The name "Four Treasures" first originated from southern and northern dynasties. They are also referred to as "four treasures of the study" and are the most fundamental writing instruments for calligraphers and brush painting artists in ancient China. Its four elements, the Ink, the Ink Stone, the writing brush and the paper had been widely employed by scholars throughout the period of ancient Chinese history.

Ink Sticks are simply types of solid ink traditionally used for writing or painting. The production of ink takes great consideration over how the fine materials are processed, which primarily are powders and animal glue and sometimes incense or medicinal scents are added. The finest ink can be extremely delicate and mellow. When making ink, ink sticks have to be continuously grounded against the ink stones, whilst mixing it with a small quantity of water, until it produces a dark liquid. Then it can be applied to the paper with a writing brush. Although the impression is that ink sticks are too simple, it proved to be essential in the ancient writing and helped to connect all four treasured elements into a single and unified purpose. Only with the help of this original tool, the wonderful artistic mood of Chinese calligraphy and paintings can be achieved.

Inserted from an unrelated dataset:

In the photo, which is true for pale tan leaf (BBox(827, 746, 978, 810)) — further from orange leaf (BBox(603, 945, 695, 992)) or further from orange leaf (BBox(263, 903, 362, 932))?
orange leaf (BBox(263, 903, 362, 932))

Ink Stone, also called ink slab, is Chinese in origin and considered as key to producing the desired type of ink. It has an unsmooth area for grinding the ink stick into powder and an ink well where the powdered ink is mixed with water in order to create liquid ink. The material of ink stones vary in different parts of China, such as pottery, brick, metal, lacquer ware, porcelain and the most common natural stones. Since ink stones are in high demand all over China, so many provinces boast of their own speciality. The four most famous ink stones in China are Duan ink stones produced in Zhaoqing, Guangdong province, Wei ink stones from Jiangxi Province, Lu ink stones made from Shandong Province and Chengni ink stones from Shanxi Province. The finest ink stones pay particular attention to greasy quality, pure colour, surface smoothness and non-absorbency.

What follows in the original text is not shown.